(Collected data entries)
▬▬▬▬▬▬

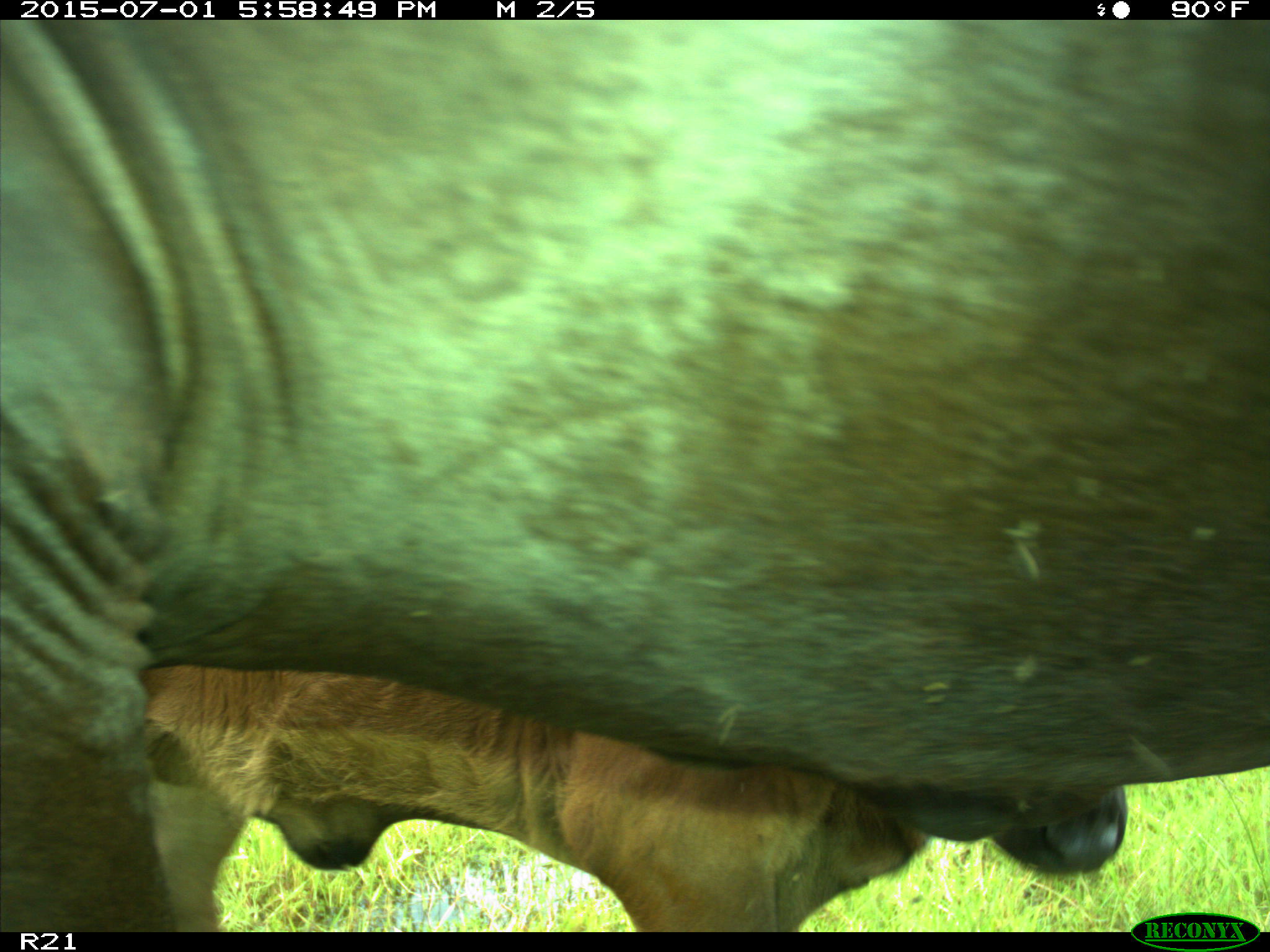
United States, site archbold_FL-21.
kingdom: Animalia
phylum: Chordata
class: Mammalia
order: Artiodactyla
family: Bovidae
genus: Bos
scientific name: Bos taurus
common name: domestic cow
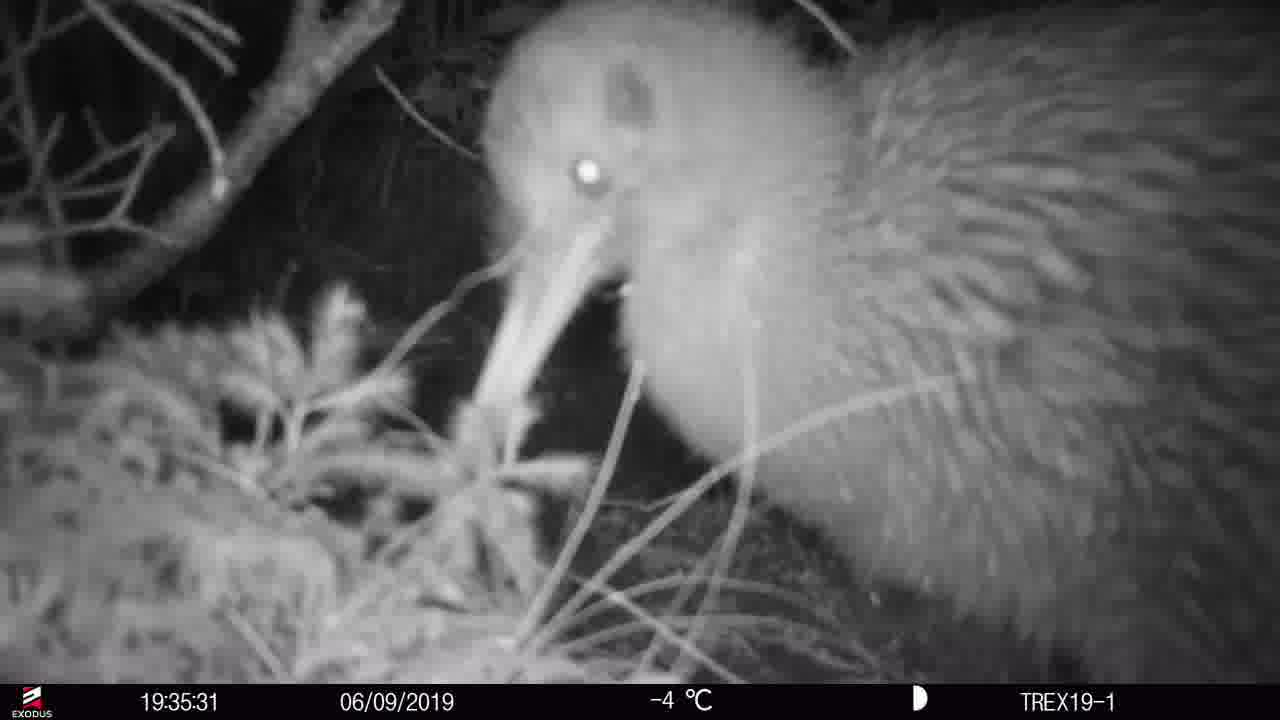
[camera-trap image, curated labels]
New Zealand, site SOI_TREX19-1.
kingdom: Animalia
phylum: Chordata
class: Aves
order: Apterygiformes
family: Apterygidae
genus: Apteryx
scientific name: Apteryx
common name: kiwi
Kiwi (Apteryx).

▬▬▬▬▬▬

What you should do
Print exactly the lines above, starting at the line that contains "New Zealand, site SOI_TREX19-1." and ending with the last line of the records, both included.

Task solution
New Zealand, site SOI_TREX19-1.
kingdom: Animalia
phylum: Chordata
class: Aves
order: Apterygiformes
family: Apterygidae
genus: Apteryx
scientific name: Apteryx
common name: kiwi
Kiwi (Apteryx).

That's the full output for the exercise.